La profession agricole, largement réunie à l'échelle du bassin Seine-Normandie, vient de déposer un recours contentieux portant sur le Sdage 2022-2027.


Sdage. Cinq lettres pour dire Schéma directeur d'aménagement et de gestion des eaux. Cinq lettres qui — en cette rentrée — occupent ­largement les esprits de l'ensemble des organismes professionnels agricoles à l'échelle du bassin Seine-Normandie.

Lundi 19 septembre, après plusieurs tentatives de négociations, la profession agricole a déposé un recours contentieux auprès du tribunal administratif de Paris. Vingt-cinq signataires (chambre d'Agriculture, fédérations départementales et régionales et fédérations de la Coopération agricole) sont réunis et contestent la rédaction de ce document portant sur la période 2022-2027.

« Le Sdage outrepasse ses droits »

Validé par le Comité de bassin le 23 mars dernier — contre l'avis de la profession agricole représentée par Christine Hermans-Chapus — et publié au Journal officiel le 6 avril, le Sdage Seine-Normandie comporte de nombreux points d'achoppement. À maintes reprises, les élus agricoles du bassin Seine-­Normandie ont tenté des négociations. Si certains points ont connu des évolutions favorables (la suppression des dates limitant les périodes de remplissage des retenues à l’échelle du bassin, ainsi que la référence à l’article L101-3 du Code de l’urbanisme qui précise que la prescription de l’occupation des sols par les documents d’urbanisme en vue de la protection des captages ne concerne pas les productions agricoles), d'autres en revanche persistent dans le document, selon des termes que la profession agricole juge bien trop restrictifs, voire prescriptifs.

« La profession agricole reproche à ce document de planification d’outrepasser ses droits, annoncent les requérants dans un communiqué. Elle estime que le document crée des obligations non prévues par la réglementation française et européenne dans le domaine de l’eau, par exemple en matière d’utilisation de produits phytosanitaires, de compensation écologique ou de gestion de la fertilisation, il vient ajouter des contraintes supplémentaires parfois applicables directement aux agriculteurs ».

« Une vision décroissante et dangereuse pour l'agriculture »

++++++++

== CONSIGNE ==
D'après le texte cité, auprès de quel tribunal la profession agricole a-t-elle déposé son recours contentieux contre le Sdage 2022-2027 ?

== Lignes d'un jeu de données de raisonnement spatial ==
++++++++

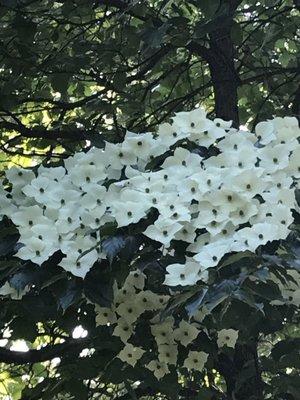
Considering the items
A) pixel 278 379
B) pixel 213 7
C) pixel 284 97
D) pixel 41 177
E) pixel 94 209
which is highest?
pixel 284 97

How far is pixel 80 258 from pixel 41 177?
0.96 feet

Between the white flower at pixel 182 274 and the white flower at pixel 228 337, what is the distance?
11.4 inches

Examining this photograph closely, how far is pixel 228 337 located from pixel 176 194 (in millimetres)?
317

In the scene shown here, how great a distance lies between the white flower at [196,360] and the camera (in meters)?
1.49

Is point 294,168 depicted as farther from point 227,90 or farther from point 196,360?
point 227,90

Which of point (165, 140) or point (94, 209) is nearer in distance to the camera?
point (94, 209)

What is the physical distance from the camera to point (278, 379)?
1.56 meters

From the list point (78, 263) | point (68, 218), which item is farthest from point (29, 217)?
point (78, 263)

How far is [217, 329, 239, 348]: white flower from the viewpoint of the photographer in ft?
4.79

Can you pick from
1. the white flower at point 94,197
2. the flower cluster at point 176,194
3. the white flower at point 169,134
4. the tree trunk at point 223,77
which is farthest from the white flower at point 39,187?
the tree trunk at point 223,77

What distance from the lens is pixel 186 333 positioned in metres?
1.44

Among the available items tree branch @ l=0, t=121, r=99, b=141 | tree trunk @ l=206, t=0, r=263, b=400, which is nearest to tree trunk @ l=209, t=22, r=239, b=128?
tree trunk @ l=206, t=0, r=263, b=400

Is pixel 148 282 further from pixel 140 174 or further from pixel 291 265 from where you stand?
pixel 291 265

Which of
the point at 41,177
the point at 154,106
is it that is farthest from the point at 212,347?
the point at 154,106
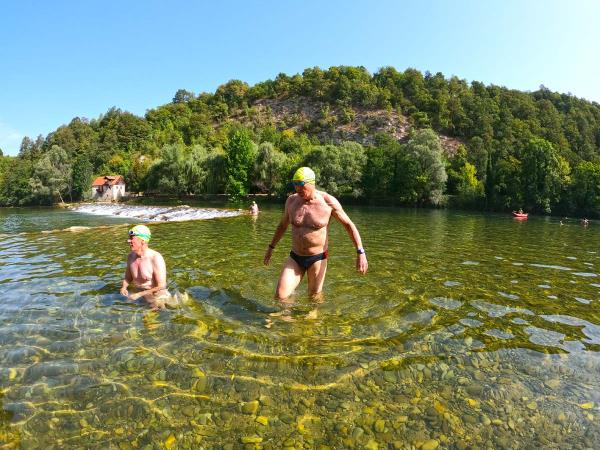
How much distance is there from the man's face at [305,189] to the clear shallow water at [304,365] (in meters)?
2.15

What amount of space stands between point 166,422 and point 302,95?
159 m

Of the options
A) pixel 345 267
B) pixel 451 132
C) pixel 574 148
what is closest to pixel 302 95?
pixel 451 132

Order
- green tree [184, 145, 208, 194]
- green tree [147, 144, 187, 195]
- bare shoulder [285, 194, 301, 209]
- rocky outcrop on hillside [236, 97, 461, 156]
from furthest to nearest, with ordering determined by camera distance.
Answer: rocky outcrop on hillside [236, 97, 461, 156] → green tree [147, 144, 187, 195] → green tree [184, 145, 208, 194] → bare shoulder [285, 194, 301, 209]

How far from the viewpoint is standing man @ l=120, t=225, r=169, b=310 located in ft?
22.4

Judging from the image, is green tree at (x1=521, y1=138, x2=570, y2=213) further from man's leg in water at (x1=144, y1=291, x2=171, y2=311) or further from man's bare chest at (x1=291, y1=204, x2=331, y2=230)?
man's leg in water at (x1=144, y1=291, x2=171, y2=311)

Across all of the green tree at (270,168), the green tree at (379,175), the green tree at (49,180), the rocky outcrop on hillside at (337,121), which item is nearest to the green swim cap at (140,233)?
the green tree at (270,168)

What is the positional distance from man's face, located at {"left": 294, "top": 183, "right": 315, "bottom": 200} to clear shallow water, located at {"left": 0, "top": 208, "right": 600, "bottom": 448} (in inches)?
84.6

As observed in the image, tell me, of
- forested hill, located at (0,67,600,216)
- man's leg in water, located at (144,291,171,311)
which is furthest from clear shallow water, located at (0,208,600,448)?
forested hill, located at (0,67,600,216)

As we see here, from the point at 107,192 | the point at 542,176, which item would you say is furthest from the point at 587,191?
the point at 107,192

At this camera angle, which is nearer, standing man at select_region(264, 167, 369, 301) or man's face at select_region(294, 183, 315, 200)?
man's face at select_region(294, 183, 315, 200)

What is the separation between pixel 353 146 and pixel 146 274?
5872 cm

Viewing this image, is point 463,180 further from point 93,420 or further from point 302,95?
point 302,95

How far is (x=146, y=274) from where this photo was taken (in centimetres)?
714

++++++++

== RÉPONSE ==
Auprès du tribunal administratif de Paris.